━━━━━ TEXT EXTRACT ━━━━━

What the blockchain promoters don’t want to tell you is that they now have
voluminous and incontestable evidence that their “theories,” in so far as they are
really deserving that name, are wrong. They don’t want you to know that Bitcoin is
by far not the only cryptocurrency, but that reliable trackers indicate that there
have been somewhere between 1 and 2 thousand such tokens created over the past
decade, most of them with far fewer tokens in circulation than Bitcoin has, and that
nearly all of them, no matter how limited the number, have the same value: 0.
Scarcity has nothing to do with the persistence of value.
What they don’t want to tell you is that all the trading markets in cryptocurrency
are so dominated by scams and frauds that it is hard to locate any significant
volume of organic trading in them at all. In fact, “scams and frauds” is a good
word to substitute when people mention blockchain. This shouldn’t be a surprise,
because in democracies, the “state control” Bitcoin inventors hate so much really
exists, or existed until very recently, especially in highly regulated trading markets,
to push back against fraud and gaming the system. Bitcoin helps to prove that
when you eliminate democratic oversight, fraud rushes in, especially when most
economic transactions are still conducted by actors who have reason to value the
adherence to rules that regulated systems supply. Here we start to see one of the
contradictions at the heart of all these practices; blockchain claims to be structured
around “trust” and “verification,” because of the distributed mechanisms built in to
verify transactions, but these are confined entirely to technological considerations.

━━━━━ ENTRIES SHOWN ━━━━━

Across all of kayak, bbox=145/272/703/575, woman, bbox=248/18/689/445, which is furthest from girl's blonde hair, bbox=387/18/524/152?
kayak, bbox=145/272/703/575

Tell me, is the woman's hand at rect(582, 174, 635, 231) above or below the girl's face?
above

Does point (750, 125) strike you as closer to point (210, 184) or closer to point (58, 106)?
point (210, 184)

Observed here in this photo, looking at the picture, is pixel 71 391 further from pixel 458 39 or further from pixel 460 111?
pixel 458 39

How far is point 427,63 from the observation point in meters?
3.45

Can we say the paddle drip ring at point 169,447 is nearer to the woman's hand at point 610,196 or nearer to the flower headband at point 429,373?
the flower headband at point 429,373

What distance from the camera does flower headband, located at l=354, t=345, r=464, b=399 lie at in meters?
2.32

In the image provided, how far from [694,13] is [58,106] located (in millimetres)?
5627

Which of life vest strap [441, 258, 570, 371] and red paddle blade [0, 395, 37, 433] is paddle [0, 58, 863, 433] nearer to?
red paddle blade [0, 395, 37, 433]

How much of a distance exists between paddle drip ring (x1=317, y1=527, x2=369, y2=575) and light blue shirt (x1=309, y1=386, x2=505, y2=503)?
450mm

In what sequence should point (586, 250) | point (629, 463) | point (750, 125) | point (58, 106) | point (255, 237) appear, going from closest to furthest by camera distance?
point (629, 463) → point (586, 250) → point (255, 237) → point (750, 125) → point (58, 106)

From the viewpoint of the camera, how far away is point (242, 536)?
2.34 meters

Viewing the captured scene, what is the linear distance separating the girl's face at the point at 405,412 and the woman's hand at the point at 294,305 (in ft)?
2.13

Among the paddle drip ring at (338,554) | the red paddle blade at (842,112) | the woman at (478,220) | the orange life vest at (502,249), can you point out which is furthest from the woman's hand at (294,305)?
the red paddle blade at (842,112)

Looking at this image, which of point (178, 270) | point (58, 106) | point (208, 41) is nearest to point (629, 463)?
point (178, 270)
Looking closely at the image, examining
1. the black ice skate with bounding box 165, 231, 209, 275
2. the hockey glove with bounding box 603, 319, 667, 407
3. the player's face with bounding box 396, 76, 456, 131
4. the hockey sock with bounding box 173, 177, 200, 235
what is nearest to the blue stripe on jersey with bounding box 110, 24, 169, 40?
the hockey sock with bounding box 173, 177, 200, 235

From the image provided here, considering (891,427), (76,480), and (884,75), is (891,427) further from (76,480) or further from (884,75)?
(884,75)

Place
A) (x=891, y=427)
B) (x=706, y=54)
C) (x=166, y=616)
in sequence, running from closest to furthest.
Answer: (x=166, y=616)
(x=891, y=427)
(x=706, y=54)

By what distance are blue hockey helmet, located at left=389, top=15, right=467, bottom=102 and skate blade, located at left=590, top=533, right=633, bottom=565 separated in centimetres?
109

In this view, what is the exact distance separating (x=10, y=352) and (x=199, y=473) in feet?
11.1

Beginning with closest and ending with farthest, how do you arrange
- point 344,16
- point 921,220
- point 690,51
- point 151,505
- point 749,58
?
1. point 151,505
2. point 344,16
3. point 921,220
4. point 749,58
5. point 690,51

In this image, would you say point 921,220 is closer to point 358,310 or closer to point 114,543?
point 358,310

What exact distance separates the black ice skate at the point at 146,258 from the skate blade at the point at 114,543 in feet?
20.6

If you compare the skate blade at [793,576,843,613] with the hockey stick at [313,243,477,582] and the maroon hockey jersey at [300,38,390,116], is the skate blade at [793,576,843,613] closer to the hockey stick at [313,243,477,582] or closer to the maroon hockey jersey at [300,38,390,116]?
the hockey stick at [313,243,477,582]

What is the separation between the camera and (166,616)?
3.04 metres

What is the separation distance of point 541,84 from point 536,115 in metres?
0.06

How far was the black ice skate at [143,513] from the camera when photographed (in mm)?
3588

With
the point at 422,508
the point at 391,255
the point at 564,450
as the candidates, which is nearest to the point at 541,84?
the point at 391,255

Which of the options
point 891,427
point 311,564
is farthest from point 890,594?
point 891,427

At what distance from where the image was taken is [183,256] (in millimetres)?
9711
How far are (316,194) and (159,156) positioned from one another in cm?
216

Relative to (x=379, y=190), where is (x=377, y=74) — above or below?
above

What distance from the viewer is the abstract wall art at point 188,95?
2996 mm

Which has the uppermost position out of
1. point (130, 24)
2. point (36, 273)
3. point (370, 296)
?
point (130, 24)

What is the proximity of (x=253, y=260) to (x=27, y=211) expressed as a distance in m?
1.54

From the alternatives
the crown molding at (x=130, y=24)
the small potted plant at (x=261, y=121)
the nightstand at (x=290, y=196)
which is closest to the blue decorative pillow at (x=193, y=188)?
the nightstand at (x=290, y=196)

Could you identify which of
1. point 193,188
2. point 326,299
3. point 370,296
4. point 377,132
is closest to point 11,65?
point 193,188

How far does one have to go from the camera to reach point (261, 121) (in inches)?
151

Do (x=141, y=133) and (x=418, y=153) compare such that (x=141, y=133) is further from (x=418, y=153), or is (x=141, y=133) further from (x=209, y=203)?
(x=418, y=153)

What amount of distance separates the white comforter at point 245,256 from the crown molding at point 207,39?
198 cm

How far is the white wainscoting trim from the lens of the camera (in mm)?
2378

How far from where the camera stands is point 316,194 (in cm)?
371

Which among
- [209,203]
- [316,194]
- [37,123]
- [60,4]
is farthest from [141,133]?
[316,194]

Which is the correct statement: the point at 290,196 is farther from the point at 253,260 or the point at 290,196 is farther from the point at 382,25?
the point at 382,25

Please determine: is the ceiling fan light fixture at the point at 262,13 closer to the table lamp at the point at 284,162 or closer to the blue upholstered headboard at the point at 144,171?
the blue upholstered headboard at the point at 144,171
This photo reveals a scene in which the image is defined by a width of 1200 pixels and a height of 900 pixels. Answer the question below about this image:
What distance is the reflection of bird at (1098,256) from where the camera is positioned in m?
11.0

━━━━━

GOAL: Pick up the text criticizing blockchain and cryptocurrency after its final sentence and continue it.

WRITTEN RESPONSE:
Once blockchain systems interact with the world outside of the blockchain itself,
which is coyly known in the blockchain universe as “the oracle problem” and is in
most cases unsolvable, they become riddled with fraud—fraud that promoters
insist is somehow incidental to the software.
Blockchain promoters also don’t want to explain that there are essentially only two
blockchains that actually function today: the Bitcoin blockchain and the Ethereum
blockchain. The reason is simple: blockchains are incredibly energy-intensive:
indeed, it’s reasonable to argue, as blockchain critics like David Gerard do, that the
whole point of the blockchain architecture is to waste as much energy as possible
to authenticate transactions, thus making it extremely costly for another actor to try
to fool the system. For this reason the system needs to incentivize people to run it,
and most of the independent blockchains produce tokens that nobody wants or
cares about, or that can very easily be traded for Bitcoin or Ethereum tokens.
Blockchain promoters want to tell you that Ethereum is different from Bitcoin,
because the Ethereum software comes with a pseudo-programming language that
enables a kind of transaction promoters call a “smart contract.” They call it that,
but they don’t want you to know that a “smart contract” has very little in common
with a regular contract, and is in fact so useless that very few of them have ever
been used for anything relevant to any ordinary person. In fact, one of the only
reasons Ethereum still exists is that the system spits out tokens that have at times
been the objects of intense financial speculation, but that are no less conditioned by
fraud than the rest of the cryptocurrency universe.
Ethereum enables people to use the so-called smart contract feature to set up what
look something like corporations, or what they call in their overblown rhetoric
“Decentralized Autonomous Organizations,” which come with spinoff
cryptocurrencies that “investors” are encouraged to buy. For a while these were
called “Initial Coin Offerings” or “ICOs,” modeled after “Initial Public Offerings”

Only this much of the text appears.